PROBLEM DESCRIPTION:
Transcribe the portion of the article on hidden alcohol abuse in teens starting with "If your teenager" and going on through "under the radar.".

SOURCE EXTRACT:
If your teenager is regularly abusing alcohol, it is possible that they are able to keep this part of their life hidden from you. Although addiction can take over a person’s mental and physical health, sometimes it can manifest itself in less obvious ways. Learning more about the indirect symptoms of addiction can help you understand why adolescents abusing alcohol can more easily fly under the radar.
How Teens Can Develop High-Functioning Alcoholism
A person struggling with an addiction can still be highly functioning, which means that they are able to, for the most part, hide their substance abuse from those around them. This sometimes prevents them from acknowledging the reality of their illness.
The following are reasons that symptoms of addiction are more likely to be overlooked when dealing with teenagers:
- Addiction Myths: There are many stereotypes that prevent addicts from receiving the help they need. For example, the myth that only adults can be diagnosed as alcoholics. But addiction is not a disease that discriminates in any way—not even age.
- Binge Drinking Culture: The “It’s not alcoholism until we graduate!” mindset is prevalent in adolescent circles. With the infamous college years looming before them, teens are being molded to normalize and even idealize binge drinking culture. This mindset affirms the faulty reasoning that if you only drink on the weekend—or say, when the parents are away—then you are not addicted.
- Peer Pressure: Teenagers are often insecure in their identity and values as they are still trying to find their footing. This makes them very easily influenced by others. Peer pressure could look like turning to alcohol to have a good time or to ease social tensions, or using substances as a way to self-medicate and cope with problems that they do not yet know how to handle.
- Secrecy: When living at home, an alcoholic teen is more likely to be on guard over their drinking. They will be approaching their substance use with secrecy before it even develops into a dependency or addiction.
“Typical Teen Stuff”
Dismissing problem behaviors as “typical teen stuff” is perhaps the biggest culprit in regards to why an adolescent could slip through the cracks as a high-functioning alcoholic. Many of High-Functioning Alcoholic red-flag symptoms might be disregarded if a parent isn’t actively looking for the source of the problem. For example:
- Short-tempers and blatantly disregarding rules: She just wants attention or is letting off some steam. She is just seeing how far she can push your limits. Remember you once went through a rebellious stage too.
- Impulsive and irrational decisions: Their brains are still developing, sometimes teens just do stupid stuff—they never think before they act!
- Forgetfulness, sloppiness, and irresponsibility: Kids these days, am I right?
- Isolation: They just need to spread their wings a bit, get some space. It’s normal for a teen to stop wanting to share every personal detail with their parents.
- Poor personal hygiene: Teenage boys have always been notorious for dragging their feet about showering and laundry.
Parents May Be Enabling an Addiction
One final factor to be aware of that is not directly a symptom of addiction is parents enabling their teen’s addictive behavior. Parents sometimes subconsciously ignore their teen’s addiction because they are scared it reflects poorly on their parenting skills. Another possibility is that they recognize addictive behavior in themselves and know where their kid picked up these habits. Whatever the reason, this mindset is still faulty.
Addiction is not a choice, but a physiological illness. Check out Daniel’s story to learn how an addict can come from a family that loved and raised their kid to the best of their ability.
Getting Help for Your Teen
If you think your teen has a problem with alcohol, intervention is key. Young adults have so much life ahead of them and their age is often an asset when trying to bounce back from the physical effects of alcohol abuse.
As parents, the tendency to protect can feel insatiable and the fact that addiction can fall upon anybody can be a terrifying prospect. However, that kind of control is simply not possible. What is in your control is building up an open and honest relationship with your child, along with being a good role model for them when it comes to coping with difficulties and interacting in social situations.

INFORMATION PROVIDED:

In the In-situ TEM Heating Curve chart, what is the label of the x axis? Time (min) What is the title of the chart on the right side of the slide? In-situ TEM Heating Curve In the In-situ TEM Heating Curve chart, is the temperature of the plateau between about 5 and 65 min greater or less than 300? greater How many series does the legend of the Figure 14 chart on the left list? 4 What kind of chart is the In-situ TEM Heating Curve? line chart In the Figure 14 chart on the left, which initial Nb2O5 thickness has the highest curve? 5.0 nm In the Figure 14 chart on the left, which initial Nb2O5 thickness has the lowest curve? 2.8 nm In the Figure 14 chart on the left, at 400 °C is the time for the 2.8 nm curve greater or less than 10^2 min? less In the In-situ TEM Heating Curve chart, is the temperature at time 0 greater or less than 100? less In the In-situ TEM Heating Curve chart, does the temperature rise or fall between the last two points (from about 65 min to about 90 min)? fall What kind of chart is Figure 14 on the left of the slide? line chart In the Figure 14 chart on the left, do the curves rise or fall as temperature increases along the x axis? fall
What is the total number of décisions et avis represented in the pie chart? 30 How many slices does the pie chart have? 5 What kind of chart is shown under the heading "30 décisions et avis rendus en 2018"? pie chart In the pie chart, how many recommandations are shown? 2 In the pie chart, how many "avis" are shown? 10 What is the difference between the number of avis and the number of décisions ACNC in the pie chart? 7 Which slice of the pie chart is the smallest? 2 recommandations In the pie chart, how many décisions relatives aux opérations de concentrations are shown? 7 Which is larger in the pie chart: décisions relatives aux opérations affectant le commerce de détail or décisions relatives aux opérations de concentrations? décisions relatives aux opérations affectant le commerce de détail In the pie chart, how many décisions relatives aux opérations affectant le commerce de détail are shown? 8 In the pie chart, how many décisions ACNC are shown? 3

RESPONSE BOX:
If your teenager is regularly abusing alcohol, it is possible that they are able to keep this part of their life hidden from you. Although addiction can take over a person’s mental and physical health, sometimes it can manifest itself in less obvious ways. Learning more about the indirect symptoms of addiction can help you understand why adolescents abusing alcohol can more easily fly under the radar.